Película: Virgin Mountain
Director: Dagur Kári
Año: 2015
Países: Islandia, Dinamarca
Es una historia simple, con sutiles detalles que muestran lo peculiar de un sujeto que vive al margen de los estereotipos culturales para alguien de su edad; y la mirada del otro, encarnado en distintos personajes, para quienes aparece como alguien raro.

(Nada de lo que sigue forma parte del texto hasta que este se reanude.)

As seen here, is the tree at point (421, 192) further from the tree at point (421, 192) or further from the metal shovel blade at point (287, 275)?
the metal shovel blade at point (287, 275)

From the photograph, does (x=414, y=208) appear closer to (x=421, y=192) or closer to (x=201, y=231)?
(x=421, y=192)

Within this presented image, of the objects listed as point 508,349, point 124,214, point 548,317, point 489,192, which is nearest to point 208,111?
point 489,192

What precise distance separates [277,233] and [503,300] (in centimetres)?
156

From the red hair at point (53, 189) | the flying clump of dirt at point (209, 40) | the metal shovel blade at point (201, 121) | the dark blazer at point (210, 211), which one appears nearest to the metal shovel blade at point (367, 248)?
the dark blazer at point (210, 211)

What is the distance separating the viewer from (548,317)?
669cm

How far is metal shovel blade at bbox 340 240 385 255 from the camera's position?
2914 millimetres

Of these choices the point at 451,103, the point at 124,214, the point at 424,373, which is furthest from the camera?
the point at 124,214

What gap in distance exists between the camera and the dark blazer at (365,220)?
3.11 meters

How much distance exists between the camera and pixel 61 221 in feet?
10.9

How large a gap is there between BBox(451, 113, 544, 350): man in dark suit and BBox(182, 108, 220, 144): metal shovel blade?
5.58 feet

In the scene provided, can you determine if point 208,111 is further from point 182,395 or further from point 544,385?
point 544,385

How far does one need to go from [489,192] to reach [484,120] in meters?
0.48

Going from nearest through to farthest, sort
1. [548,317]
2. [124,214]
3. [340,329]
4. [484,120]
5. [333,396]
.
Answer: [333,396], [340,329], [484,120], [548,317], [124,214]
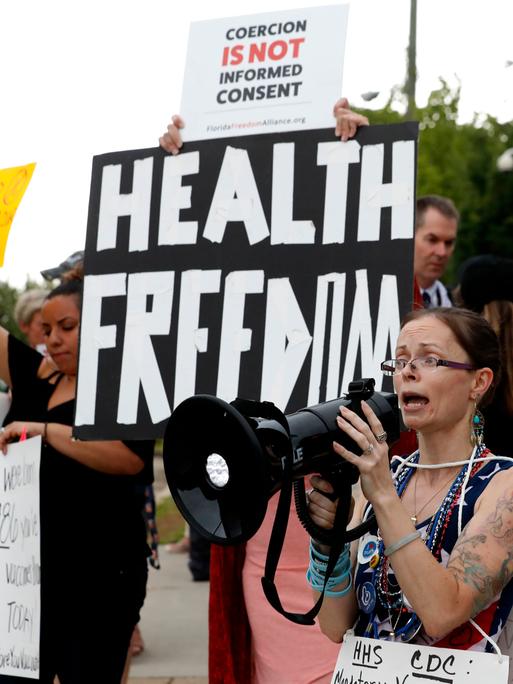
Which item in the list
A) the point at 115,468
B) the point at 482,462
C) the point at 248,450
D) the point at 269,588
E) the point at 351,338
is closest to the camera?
the point at 248,450

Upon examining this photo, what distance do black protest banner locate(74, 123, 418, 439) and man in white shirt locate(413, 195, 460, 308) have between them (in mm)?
1451

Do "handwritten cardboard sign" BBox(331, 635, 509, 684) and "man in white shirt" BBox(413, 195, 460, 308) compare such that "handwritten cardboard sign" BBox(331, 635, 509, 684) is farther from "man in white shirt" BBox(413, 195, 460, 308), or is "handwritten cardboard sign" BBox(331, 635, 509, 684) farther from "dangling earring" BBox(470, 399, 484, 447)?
"man in white shirt" BBox(413, 195, 460, 308)

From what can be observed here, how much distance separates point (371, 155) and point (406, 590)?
1.64 metres

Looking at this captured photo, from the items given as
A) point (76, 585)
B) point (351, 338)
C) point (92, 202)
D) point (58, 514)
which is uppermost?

Por un lado, la vida de Fúsi, al que parece no faltarle nada —trabaja en un aeropuerto, atesora miniaturas de la segunda guerra mundial, tiene un amigo con el que comparte este juego de guerra y además otras satisfacciones—. Estas otras satisfacciones, ir a comer a un restaurant y el llamado telefónico a un programa de radio, suponen cada vez “pedir lo de siempre”, el mismo plato y la misma música. En este pedir lo de siempre, un detalle en el que se puede pensar la fijeza del goce pulsional, siempre autoerótico.
En este sentido Freud caracterizaba a la pulsión por ser una fuerza constante, en razón de ejercer empuje constante en torno a la satisfacción, con lo cual queda distinguida de cualquier función biológica. Así, Lacan (1972-1973) dirá que “todas las necesidades del ser que habla están contaminadas por el hecho de estar implicadas en otra satisfacción”. De este modo, hay el goce pulsional, goce Uno, que no hace pareja con el Otro, y que se satisface fundamentalmente en el cuerpo.

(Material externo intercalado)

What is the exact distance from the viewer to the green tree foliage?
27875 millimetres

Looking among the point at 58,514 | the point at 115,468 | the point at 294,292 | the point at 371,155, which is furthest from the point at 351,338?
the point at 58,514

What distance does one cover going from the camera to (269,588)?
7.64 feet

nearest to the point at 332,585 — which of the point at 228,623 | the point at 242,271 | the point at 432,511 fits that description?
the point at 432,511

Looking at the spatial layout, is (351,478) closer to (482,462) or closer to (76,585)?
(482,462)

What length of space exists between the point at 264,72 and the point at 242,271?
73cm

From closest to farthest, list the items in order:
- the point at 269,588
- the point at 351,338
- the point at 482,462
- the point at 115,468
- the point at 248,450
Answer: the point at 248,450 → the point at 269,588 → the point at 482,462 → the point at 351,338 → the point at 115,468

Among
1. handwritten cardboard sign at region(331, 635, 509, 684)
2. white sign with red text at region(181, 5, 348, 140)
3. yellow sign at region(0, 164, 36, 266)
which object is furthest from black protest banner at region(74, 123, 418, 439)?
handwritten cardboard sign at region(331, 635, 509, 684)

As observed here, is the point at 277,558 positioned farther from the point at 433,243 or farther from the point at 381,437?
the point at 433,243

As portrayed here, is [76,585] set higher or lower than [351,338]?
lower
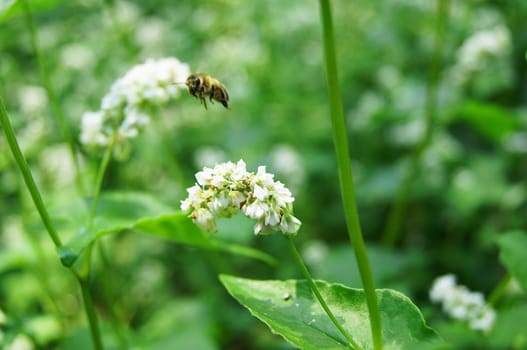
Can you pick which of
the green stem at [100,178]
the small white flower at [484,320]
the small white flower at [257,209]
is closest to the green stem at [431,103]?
the small white flower at [484,320]

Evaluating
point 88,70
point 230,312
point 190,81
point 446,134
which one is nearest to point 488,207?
point 446,134

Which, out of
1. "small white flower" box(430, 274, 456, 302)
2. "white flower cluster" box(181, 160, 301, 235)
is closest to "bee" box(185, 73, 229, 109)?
"white flower cluster" box(181, 160, 301, 235)

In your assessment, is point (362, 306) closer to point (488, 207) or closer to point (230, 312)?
point (230, 312)

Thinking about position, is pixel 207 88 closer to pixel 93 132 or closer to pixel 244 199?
pixel 93 132

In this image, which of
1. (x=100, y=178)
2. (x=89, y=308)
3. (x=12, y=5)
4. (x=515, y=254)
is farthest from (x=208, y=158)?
(x=515, y=254)

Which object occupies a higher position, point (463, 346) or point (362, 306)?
point (463, 346)

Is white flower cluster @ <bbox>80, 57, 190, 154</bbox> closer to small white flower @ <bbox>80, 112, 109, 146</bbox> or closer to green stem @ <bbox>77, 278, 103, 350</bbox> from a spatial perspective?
small white flower @ <bbox>80, 112, 109, 146</bbox>
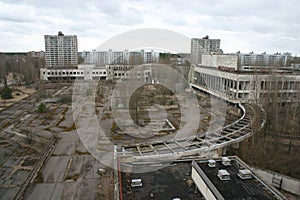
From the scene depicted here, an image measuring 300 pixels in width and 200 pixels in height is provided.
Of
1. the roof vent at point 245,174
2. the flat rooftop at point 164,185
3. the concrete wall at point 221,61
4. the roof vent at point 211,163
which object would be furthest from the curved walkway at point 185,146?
the concrete wall at point 221,61

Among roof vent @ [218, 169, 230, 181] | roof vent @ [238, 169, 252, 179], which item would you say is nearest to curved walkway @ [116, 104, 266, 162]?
roof vent @ [218, 169, 230, 181]

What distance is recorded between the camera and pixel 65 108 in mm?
17750

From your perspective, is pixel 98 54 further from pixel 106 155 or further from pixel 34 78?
pixel 106 155

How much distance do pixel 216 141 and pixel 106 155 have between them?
459 centimetres

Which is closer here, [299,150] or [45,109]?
[299,150]

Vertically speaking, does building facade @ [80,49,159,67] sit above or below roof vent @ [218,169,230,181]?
above

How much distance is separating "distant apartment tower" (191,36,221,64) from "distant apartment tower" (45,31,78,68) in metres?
23.6

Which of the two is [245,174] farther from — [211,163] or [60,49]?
[60,49]

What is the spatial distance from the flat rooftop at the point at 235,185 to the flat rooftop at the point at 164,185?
1.34ft

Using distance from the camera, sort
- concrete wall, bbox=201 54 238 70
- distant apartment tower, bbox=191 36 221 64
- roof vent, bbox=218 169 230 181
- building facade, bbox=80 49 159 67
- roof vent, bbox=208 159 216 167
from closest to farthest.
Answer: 1. roof vent, bbox=218 169 230 181
2. roof vent, bbox=208 159 216 167
3. concrete wall, bbox=201 54 238 70
4. building facade, bbox=80 49 159 67
5. distant apartment tower, bbox=191 36 221 64

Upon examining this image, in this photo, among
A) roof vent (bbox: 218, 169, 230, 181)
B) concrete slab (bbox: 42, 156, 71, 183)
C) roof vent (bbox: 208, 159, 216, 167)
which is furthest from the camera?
concrete slab (bbox: 42, 156, 71, 183)

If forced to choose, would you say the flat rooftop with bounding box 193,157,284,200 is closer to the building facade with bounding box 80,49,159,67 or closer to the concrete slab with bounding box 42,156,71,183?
the concrete slab with bounding box 42,156,71,183

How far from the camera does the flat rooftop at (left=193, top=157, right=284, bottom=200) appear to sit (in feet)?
15.0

Por otro lado, la incidencia de encuentros contingentes, sorpresivos, afectan al protagonista, de allí que su mundo solitario es sacudido. En este punto, el encuentro amoroso con una mujer es fundamental. No se trata de una película de amor clásica, si bien puede ubicarse la función del amor en tanto lazo al Otro, como aquél que hace de nexo entre goce y deseo; tal como expresa Lacan (1962-1963) “Sólo el amor permite al goce condescender al deseo”.
El amor como producto de la contingencia de un encuentro, que deja marcas en el sujeto. Aborda una temática actual, la soledad, causa de padecimiento para muchos sujetos de la época y por ello, motivo de la demanda de análisis. El análisis, desde la perspectiva de Lacan, supone también como puerta de entrada, un punto de angustia y la posibilidad de un encuentro contingente que, por la vía del amor de transferencia, permita abordar aquél goce opaco, causa de sufrimiento para los sujetos.
Es destacable la actuación de Gunnar Jónsson (Fúsi), premiado a mejor actor (Festival de Tribeca: Mejor película, actor y guión). Vale la pena mirarla, eligiendo una ocasión en la que busquemos ver un cine distinto al mainstream hollywoodense contemporáneo.